I have a csv file that contains a table shown by the example below:
| TimeStampHour | Day | Hour | Count |
|------------------|-----|------|-------|
| 28/01/2019 00:00 | Mon | 0 | 198 |
| 28/01/2019 01:00 | Mon | 1 | 513 |
| 28/01/2019 02:00 | Mon | 2 | 110 |
| 28/01/2019 03:00 | Mon | 3 | 50 |
| 28/01/2019 04:00 | Mon | 4 | 6 |
| 28/01/2019 05:00 | Mon | 5 | 6 |
| 28/01/2019 06:00 | Mon | 6 | 1503 |
| 28/01/2019 07:00 | Mon | 7 | 108 |
| 28/01/2019 08:00 | Mon | 8 | 211 |
| 28/01/2019 09:00 | Mon | 9 | 169 |
...
There are further values that go on for several months and contain the other days of the week all the way till Sunday.
What I am trying to achieve:
I want to first find the 25 smallest rows by the count and then output those rows. I have done the following to achieve this in python:
import pandas as pd
import numpy as np
df = pd.read_csv('mydata.csv')
least25 = df.nsmallest(25, "Count",keep='all')
print(least25)
OUTPUT:
TimeStampHour Day Hour Count
124 02/02/2019 07:00 Sat 7 3
142 03/02/2019 04:00 Sun 4 3
143 03/02/2019 06:00 Sun 6 3
144 03/02/2019 07:00 Sun 7 3
165 04/02/2019 04:00 Mon 4 3
... ... ... ... ...
1940 20/04/2019 04:00 Sat 4 6
1965 21/04/2019 05:00 Sun 5 6
2131 28/04/2019 04:00 Sun 4 6
3138 09/06/2019 03:00 Sun 3 6
4144 21/07/2019 03:00 Sun 3 6
This I am happy with.
My next step is to perform a mode calculation on these results so that I can output the rows where the modes exist in the same output format as above (showing rows and colums).
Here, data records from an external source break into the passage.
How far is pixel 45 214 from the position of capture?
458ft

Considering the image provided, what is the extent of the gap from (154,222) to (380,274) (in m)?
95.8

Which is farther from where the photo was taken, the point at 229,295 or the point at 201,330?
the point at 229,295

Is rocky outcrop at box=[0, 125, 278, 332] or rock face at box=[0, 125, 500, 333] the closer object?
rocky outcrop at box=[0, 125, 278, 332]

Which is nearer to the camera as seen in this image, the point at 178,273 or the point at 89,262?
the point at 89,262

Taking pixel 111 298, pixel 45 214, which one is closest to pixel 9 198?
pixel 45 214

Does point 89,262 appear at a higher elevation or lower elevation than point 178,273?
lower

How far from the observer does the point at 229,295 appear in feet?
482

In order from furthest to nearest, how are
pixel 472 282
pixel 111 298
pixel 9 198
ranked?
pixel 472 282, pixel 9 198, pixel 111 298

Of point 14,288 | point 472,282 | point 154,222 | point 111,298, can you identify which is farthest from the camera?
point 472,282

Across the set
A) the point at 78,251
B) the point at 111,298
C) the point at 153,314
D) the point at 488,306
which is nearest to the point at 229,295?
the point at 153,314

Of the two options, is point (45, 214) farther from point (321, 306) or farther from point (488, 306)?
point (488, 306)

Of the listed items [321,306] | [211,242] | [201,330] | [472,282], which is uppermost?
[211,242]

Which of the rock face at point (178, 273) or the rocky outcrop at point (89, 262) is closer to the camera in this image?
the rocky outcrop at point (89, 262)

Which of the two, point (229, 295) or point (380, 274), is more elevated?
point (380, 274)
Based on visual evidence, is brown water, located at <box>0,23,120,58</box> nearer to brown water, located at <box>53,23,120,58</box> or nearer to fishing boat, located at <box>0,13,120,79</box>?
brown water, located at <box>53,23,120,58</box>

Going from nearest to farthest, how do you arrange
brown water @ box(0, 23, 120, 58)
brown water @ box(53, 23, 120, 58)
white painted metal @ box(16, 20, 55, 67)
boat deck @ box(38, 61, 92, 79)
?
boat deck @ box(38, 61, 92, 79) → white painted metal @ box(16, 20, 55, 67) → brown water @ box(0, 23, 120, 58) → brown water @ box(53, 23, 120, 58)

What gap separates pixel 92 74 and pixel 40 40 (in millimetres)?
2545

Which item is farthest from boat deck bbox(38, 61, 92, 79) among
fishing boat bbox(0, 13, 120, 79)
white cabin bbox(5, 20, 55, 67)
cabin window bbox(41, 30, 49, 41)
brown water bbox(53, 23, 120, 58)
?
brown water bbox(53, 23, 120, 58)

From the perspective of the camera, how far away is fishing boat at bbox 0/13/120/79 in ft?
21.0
My desired output would look like this:
| Day | Hour | Count(Min) | Occurance |
|-----|------|------------|-----------|
| Wed | 6 | 3 | 10 |
| Wed | 7 | 3 | 8 |
| Wed | 8 | 3 | 7 |
| Wed | 9 | 3 | 9 |
| Wed | 10 | 3 | 11 |
| Wed | 11 | 3 | 7 |
| Wed | 12 | 3 | 5 |
| Fri | 7 | 3 | 1 |
| Fri | 8 | 3 | 6 |
| Fri | 9 | 3 | 7 |
In other words: Print the rows with the most common miniumum (the modal minimum) the most frequent occurring minimum count. In order to try and achieve this is did the following:
modeOfmin = least25['Count'].mode()
print(modeOfMin)
OUTPUT:
0 6
dtype: int64
I would like to learn how to achieve my desired output but I do not know how to go about this.
Would someone be able to explain this?